"""
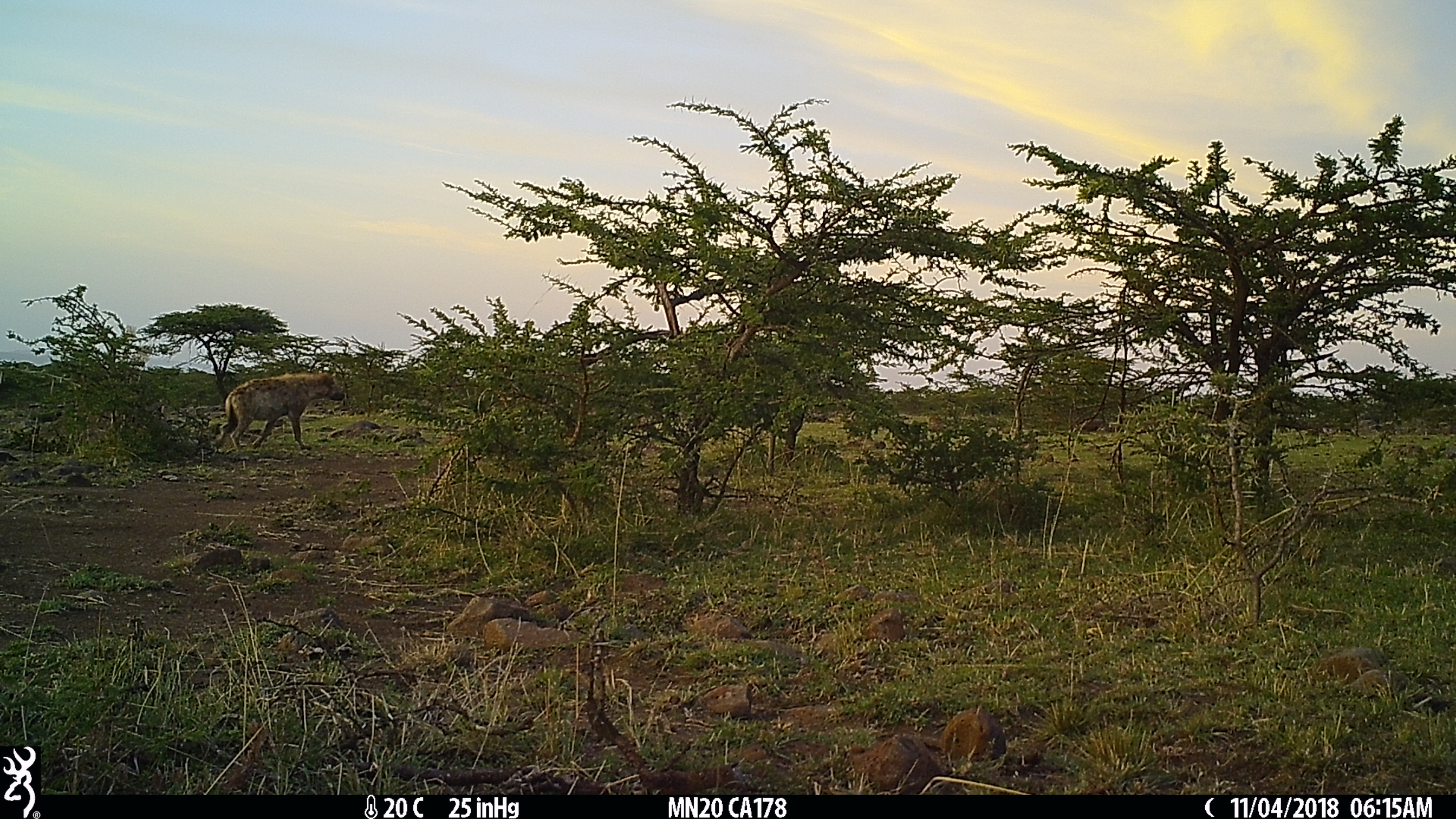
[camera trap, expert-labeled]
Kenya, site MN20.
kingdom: Animalia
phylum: Chordata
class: Mammalia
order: Carnivora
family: Hyaenidae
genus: Crocuta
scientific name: Crocuta crocuta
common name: spotted hyena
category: hyena spotted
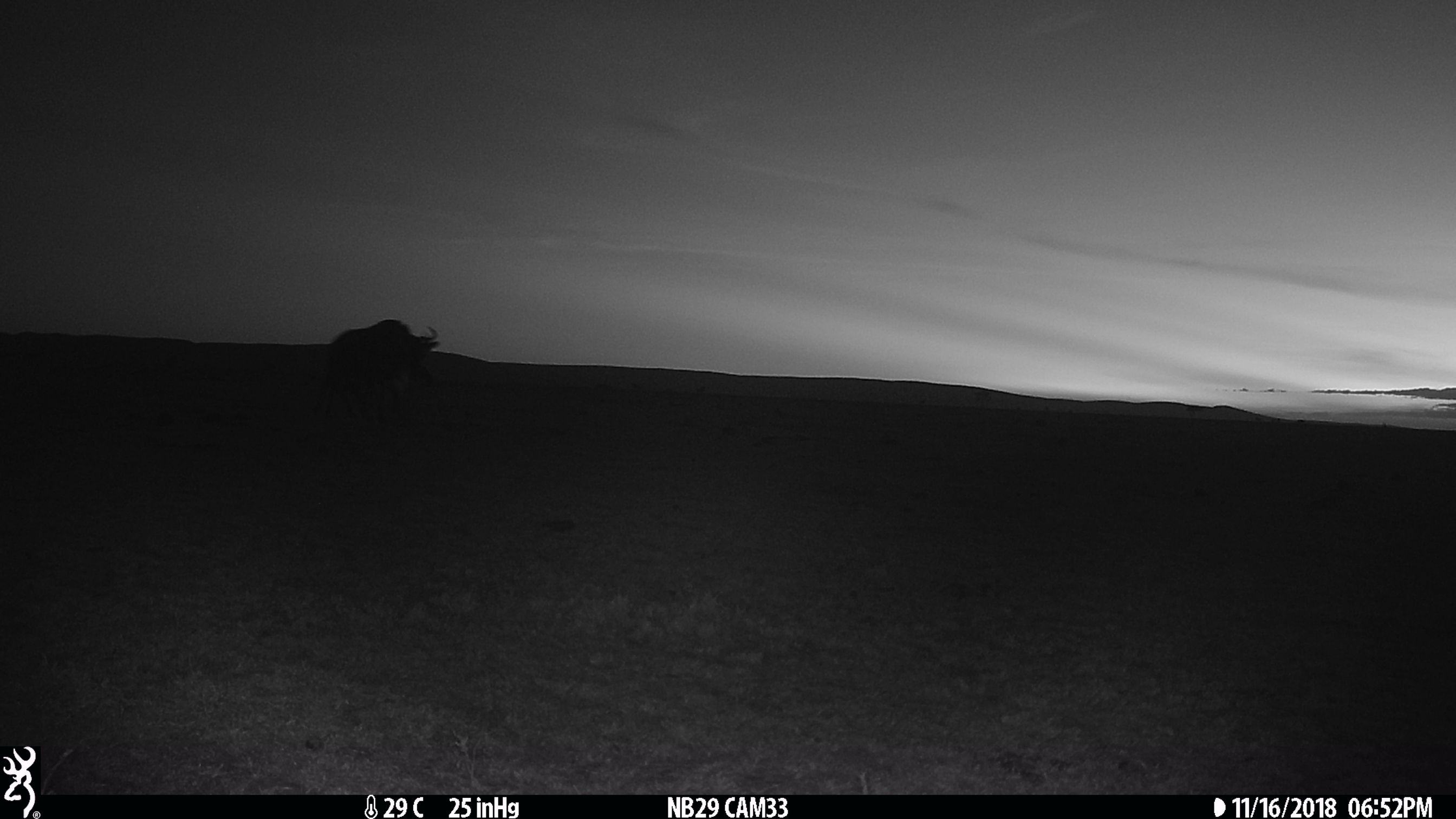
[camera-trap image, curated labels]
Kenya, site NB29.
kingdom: Animalia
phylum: Chordata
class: Mammalia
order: Artiodactyla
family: Bovidae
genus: Connochaetes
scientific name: Connochaetes taurinus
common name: blue wildebeest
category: wildebeest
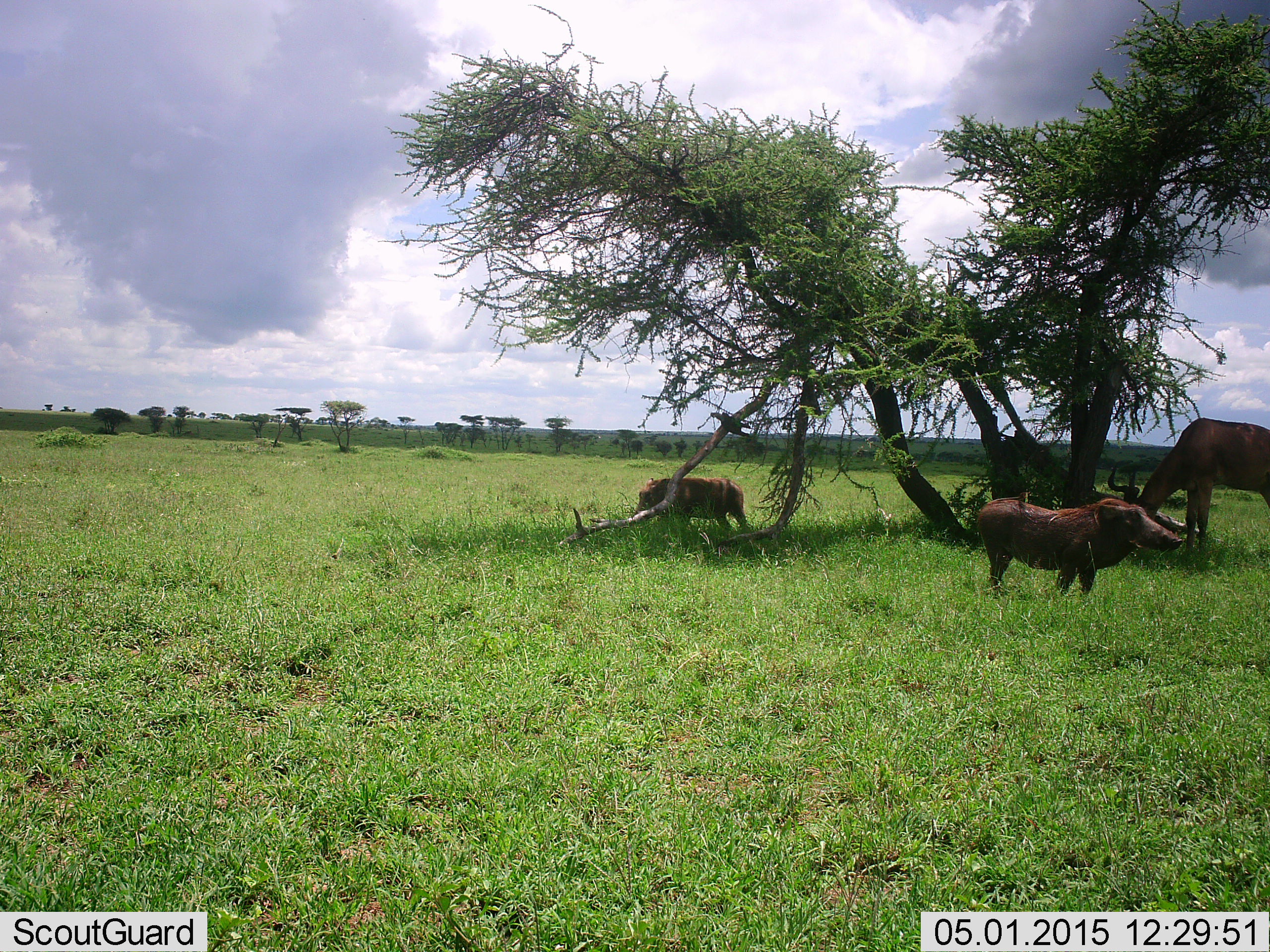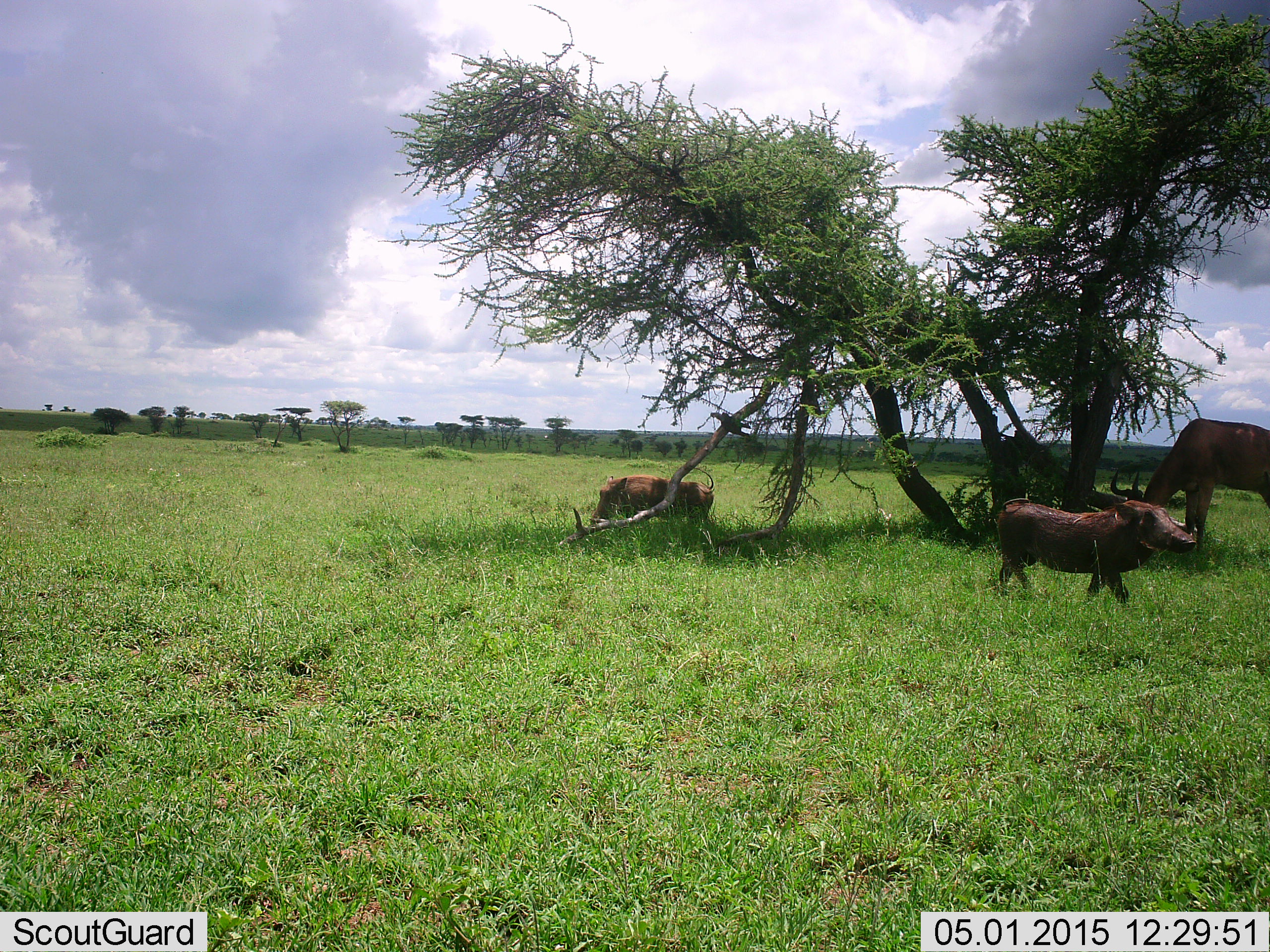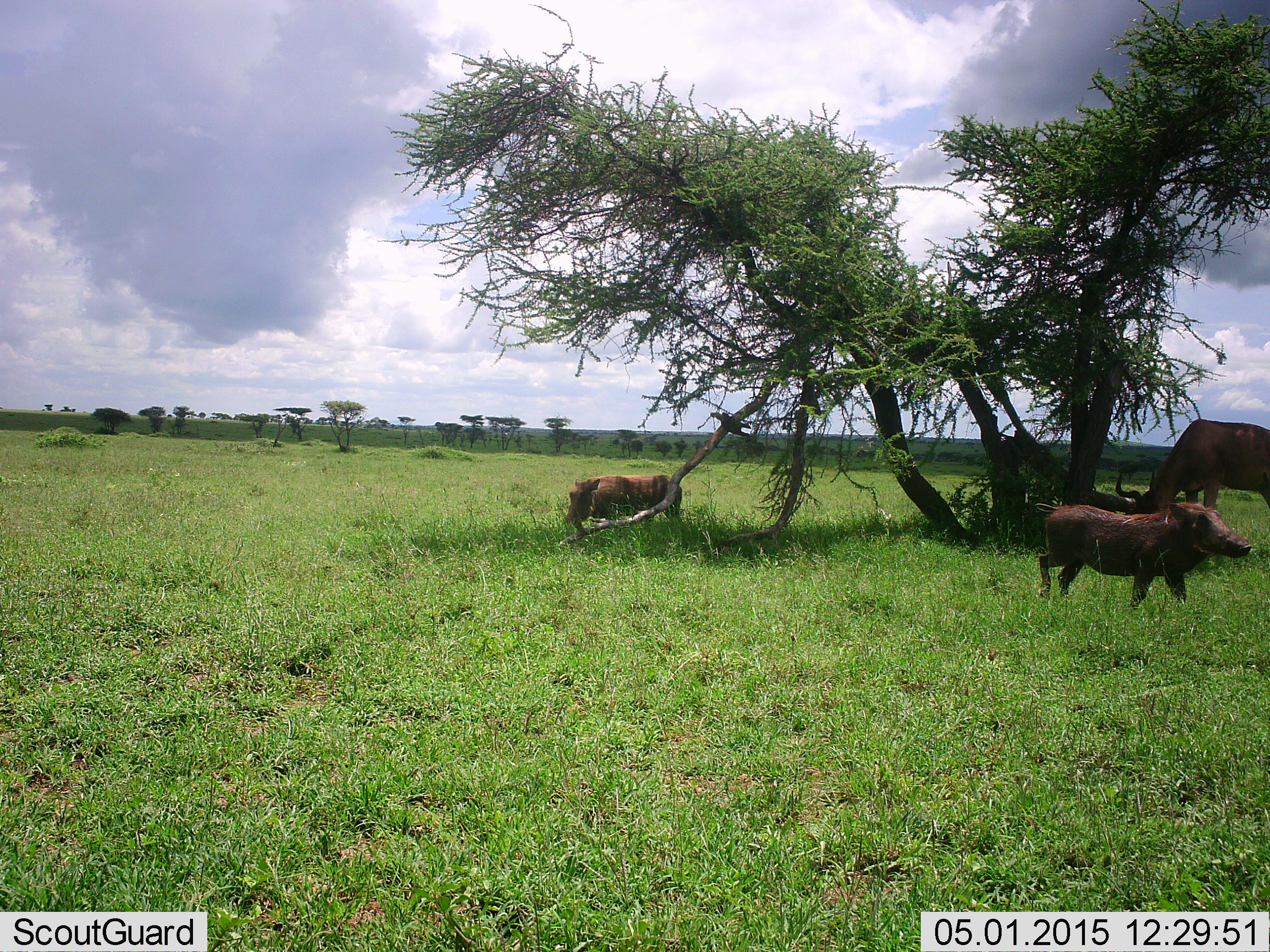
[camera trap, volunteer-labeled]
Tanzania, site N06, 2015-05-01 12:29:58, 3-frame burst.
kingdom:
"""
Any picture in the material is to be dropped; the rest is repeated exactly.

[camera trap, expert-labeled]
Kenya, site MN20.
kingdom: Animalia
phylum: Chordata
class: Mammalia
order: Carnivora
family: Hyaenidae
genus: Crocuta
scientific name: Crocuta crocuta
common name: spotted hyena
category: hyena spotted
[camera-trap image, curated labels]
Kenya, site NB29.
kingdom: Animalia
phylum: Chordata
class: Mammalia
order: Artiodactyla
family: Bovidae
genus: Connochaetes
scientific name: Connochaetes taurinus
common name: blue wildebeest
category: wildebeest
[camera trap, volunteer-labeled]
Tanzania, site N06, 2015-05-01 12:29:58, 3-frame burst.
kingdom:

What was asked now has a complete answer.